Premières EDN pour les étudiants en médecine : "Un grand soulagement après deux ans de travail acharné"

Pendant trois jours, les quelque 9.000 étudiants en sixième année de médecine ont passé les toutes premières épreuves dématérialisées nationales (ex-ECN). Une étape importante puisque déterminante pour accéder à l'internat l'année prochaine. Alors une fois le concours terminé, place au soulagement, teinté d'un peu de déception pour les candidats.
C'est un mélange de sentiments que décrivent Valentine, Maxime, Léo, Valentin et Quentin. Seulement quelques heures après la fin de ces trois journées d'épreuves, l'adrénaline n'est pas encore redescendue. "C'est la machine à laver ces épreuves, se lamente Maxime, étudiant à l'université Paris Cité. On est bringuebalé sur tout le programme de médecine, ça tire dans tous les recoins du programme, même les plus inattendus."
Des questions inattendues pour les candidats
La surprise, certains candidats s'y attendaient. Depuis cette année, les EDN remplacent les ECN (épreuves classantes nationales). Sur le papier, le principe est quasiment le même : les étudiants répondent à des centaines de questions sur des tablettes, beaucoup de QCM et désormais aussi, des questions à réponse ouverte et courte (QROC).
Mais avec la réforme, les modalités du concours ont été revues, et certaines spécialités, souvent délaissées aux ECN, ont refait leur apparition. Des questions en santé publique, en médecine légale, en psychiatrie ont marqué cette première session et à l'inverse, tous les candidats ont remarqué l'absence de questions en cardiologie, une spécialité phare.

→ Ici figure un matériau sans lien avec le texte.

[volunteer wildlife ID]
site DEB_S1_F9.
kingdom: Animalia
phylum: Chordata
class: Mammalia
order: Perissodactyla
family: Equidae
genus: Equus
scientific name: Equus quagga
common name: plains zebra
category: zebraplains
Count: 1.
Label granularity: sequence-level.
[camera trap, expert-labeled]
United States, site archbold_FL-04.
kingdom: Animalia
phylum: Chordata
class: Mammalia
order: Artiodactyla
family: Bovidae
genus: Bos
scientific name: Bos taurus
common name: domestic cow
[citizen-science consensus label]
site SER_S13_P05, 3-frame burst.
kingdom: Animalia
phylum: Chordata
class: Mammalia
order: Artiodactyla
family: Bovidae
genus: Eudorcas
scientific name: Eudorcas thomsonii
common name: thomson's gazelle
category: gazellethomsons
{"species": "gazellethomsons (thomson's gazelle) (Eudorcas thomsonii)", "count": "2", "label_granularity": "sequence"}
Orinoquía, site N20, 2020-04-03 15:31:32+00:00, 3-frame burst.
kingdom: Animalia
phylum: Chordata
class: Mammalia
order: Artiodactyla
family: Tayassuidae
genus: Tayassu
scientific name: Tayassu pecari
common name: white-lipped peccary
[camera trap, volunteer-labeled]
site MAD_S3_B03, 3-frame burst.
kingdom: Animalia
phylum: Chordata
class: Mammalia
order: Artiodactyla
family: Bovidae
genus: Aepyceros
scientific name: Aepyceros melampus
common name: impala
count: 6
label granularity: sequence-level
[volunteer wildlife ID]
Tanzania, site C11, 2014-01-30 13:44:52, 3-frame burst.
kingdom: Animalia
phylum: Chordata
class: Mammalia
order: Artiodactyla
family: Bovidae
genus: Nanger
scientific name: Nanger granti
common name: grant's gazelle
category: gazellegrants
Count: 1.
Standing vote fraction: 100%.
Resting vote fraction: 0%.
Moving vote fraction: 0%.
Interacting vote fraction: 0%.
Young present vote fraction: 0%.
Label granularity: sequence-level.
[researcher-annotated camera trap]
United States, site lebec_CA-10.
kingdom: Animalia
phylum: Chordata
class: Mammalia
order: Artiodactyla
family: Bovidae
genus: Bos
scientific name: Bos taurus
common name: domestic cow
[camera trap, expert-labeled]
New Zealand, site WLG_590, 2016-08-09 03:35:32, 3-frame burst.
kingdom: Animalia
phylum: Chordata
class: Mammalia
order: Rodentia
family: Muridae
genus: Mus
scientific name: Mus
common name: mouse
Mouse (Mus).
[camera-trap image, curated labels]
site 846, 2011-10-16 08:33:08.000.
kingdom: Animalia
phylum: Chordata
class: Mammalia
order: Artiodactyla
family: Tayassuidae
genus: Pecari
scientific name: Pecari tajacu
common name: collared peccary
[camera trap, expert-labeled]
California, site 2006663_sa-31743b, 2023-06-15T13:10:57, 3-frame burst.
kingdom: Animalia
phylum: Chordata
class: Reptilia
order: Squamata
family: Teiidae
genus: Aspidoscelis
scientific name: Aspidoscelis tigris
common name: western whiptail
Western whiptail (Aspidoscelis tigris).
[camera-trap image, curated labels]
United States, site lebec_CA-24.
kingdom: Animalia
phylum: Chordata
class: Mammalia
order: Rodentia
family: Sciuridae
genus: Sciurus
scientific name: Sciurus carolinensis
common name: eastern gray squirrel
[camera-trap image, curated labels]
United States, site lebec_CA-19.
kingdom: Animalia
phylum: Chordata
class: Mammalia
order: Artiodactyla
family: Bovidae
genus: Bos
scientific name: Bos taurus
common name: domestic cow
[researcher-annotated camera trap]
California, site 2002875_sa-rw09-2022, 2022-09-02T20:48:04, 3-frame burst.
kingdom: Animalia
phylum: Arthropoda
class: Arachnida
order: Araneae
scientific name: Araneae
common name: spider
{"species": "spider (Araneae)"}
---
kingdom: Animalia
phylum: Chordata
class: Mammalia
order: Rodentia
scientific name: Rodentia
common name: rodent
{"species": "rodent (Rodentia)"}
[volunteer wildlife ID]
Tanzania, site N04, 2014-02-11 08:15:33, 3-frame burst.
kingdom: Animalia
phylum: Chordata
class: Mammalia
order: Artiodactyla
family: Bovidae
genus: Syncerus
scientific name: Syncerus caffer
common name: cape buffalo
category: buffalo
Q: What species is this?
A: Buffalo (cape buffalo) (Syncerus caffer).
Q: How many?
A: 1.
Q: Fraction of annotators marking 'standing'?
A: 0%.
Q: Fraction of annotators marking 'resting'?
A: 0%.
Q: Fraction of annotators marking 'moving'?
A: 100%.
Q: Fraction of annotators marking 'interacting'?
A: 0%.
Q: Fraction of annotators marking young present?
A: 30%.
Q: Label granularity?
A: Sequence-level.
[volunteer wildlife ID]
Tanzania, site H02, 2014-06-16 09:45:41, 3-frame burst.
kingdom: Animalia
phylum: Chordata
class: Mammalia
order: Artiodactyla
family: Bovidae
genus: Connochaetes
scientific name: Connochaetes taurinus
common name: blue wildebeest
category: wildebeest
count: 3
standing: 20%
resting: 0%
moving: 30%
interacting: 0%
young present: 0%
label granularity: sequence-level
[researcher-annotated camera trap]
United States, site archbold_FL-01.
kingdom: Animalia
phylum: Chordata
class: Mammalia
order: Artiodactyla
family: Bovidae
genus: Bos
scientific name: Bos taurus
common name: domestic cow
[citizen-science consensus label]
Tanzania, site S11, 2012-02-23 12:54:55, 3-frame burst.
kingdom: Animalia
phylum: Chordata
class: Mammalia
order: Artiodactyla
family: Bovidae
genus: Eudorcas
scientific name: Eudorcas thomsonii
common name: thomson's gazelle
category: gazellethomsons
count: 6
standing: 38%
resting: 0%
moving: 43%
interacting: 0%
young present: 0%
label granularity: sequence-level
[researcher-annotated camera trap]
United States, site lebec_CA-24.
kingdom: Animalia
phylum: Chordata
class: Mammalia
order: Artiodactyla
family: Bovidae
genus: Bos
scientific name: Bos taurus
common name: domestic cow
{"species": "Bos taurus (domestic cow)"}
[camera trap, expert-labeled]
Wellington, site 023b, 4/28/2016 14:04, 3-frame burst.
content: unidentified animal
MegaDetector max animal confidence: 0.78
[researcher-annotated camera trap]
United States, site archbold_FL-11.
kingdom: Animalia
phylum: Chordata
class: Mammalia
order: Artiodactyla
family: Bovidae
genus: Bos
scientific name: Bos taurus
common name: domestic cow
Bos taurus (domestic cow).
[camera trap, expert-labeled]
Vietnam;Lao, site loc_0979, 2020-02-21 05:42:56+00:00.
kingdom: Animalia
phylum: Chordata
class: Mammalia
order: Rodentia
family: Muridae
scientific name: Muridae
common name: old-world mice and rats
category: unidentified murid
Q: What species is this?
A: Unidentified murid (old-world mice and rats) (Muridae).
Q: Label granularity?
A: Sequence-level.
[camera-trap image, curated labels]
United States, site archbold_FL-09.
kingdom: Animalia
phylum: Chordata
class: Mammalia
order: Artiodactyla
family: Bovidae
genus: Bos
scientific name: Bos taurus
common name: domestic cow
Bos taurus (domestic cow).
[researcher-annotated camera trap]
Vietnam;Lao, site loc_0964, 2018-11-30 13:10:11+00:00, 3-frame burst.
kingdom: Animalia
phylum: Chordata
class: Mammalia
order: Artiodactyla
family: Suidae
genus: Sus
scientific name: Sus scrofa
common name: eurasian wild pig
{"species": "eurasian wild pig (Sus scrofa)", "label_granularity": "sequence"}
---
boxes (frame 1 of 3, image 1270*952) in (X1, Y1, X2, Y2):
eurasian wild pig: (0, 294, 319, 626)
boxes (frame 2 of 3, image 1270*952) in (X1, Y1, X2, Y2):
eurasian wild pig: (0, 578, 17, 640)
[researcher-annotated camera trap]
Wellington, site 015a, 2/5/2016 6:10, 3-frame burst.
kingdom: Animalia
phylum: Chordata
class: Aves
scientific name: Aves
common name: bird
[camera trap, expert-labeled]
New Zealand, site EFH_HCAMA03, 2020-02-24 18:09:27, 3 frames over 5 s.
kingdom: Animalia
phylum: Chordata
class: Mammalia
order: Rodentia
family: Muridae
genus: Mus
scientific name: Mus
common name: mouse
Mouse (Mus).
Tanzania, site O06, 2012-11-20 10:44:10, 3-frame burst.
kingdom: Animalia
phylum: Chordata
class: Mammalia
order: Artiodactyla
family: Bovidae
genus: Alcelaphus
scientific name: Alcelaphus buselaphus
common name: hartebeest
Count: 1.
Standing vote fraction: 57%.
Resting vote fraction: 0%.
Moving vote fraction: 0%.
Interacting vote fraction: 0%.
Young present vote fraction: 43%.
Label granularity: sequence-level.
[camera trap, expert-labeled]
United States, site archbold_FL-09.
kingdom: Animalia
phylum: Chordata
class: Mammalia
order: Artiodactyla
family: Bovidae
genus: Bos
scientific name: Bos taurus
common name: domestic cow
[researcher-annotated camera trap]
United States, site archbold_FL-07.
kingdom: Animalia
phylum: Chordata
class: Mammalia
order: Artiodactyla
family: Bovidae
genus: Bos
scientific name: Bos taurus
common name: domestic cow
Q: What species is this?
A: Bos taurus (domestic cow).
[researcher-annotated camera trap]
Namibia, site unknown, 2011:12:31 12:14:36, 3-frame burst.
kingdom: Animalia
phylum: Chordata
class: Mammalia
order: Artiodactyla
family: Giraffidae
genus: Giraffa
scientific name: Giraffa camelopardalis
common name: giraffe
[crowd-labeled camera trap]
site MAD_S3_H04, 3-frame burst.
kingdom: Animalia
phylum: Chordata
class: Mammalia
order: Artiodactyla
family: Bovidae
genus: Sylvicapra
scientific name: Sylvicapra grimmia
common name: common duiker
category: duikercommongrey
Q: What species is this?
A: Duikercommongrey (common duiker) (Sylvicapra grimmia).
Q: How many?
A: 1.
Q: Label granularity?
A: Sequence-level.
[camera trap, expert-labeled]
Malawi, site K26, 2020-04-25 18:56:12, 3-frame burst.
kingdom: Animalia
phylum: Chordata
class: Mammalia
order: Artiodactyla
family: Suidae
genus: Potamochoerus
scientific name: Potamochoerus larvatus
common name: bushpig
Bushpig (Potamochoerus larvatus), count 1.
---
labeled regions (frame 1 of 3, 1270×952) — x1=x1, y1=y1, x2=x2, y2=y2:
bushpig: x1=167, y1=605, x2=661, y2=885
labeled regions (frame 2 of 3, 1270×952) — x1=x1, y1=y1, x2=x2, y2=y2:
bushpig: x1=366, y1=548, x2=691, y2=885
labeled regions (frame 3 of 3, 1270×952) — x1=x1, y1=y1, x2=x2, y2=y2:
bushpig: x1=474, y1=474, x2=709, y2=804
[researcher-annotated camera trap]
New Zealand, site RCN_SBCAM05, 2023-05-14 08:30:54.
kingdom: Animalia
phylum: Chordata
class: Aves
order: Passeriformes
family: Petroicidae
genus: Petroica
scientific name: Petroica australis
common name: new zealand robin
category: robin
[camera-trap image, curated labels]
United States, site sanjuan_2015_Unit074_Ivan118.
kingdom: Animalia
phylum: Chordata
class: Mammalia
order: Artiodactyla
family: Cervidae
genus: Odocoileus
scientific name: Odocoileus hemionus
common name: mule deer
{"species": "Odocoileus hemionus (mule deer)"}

"J'ai été surpris par la teneur des questions. Il y en avait beaucoup en lien avec la néphrologie, l'hématologie, la pédopsychiatrie et la pédiatrie. On a aussi dû répondre plusieurs fois la même chose car les situations décrites étaient assez similaires, c'était étonnant…", décrit Quentin, 23 ans, étudiant à Sorbonne Université à Paris.
Quelle juridiction est la plus compétente pour un patient en cas de préjudice, quelle quantité de lait et à quelle fréquence nourrir un bébé de deux mois et demi, pourquoi l'appareil mesurant la glycémie sur un patient ne fonctionne plus… Autant de situations parfois déroutantes pour les étudiants.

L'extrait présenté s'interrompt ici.